- [TASK DETAILS]
Output only the lines below from the one containing "Crocodile bathing in" to the one containing "في مصر| انفوجراف", exactly as written, both ends kept.

- [INPUT DATA]
▼▼▼
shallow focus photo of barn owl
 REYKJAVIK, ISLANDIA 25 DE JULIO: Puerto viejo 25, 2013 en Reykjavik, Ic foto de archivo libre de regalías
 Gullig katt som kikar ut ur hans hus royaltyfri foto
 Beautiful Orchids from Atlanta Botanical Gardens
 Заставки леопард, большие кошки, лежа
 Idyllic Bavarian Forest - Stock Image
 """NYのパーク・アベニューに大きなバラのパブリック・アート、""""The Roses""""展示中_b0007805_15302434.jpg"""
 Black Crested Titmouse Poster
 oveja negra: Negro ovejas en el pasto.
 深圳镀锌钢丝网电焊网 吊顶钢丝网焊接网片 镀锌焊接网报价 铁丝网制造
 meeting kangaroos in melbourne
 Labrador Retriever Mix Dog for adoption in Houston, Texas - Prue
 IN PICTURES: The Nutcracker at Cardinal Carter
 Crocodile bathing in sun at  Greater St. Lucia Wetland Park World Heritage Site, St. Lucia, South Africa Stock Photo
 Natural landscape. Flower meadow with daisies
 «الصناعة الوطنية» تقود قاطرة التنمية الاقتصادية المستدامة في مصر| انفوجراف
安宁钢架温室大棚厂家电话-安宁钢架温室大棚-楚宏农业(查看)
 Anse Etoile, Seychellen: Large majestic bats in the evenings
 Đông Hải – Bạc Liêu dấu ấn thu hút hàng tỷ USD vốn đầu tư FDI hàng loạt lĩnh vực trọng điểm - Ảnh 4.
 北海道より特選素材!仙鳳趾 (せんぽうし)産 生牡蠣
▲▲▲
- [FINISHED EXERCISE]
 Crocodile bathing in sun at  Greater St. Lucia Wetland Park World Heritage Site, St. Lucia, South Africa Stock Photo
 Natural landscape. Flower meadow with daisies
 «الصناعة الوطنية» تقود قاطرة التنمية الاقتصادية المستدامة في مصر| انفوجراف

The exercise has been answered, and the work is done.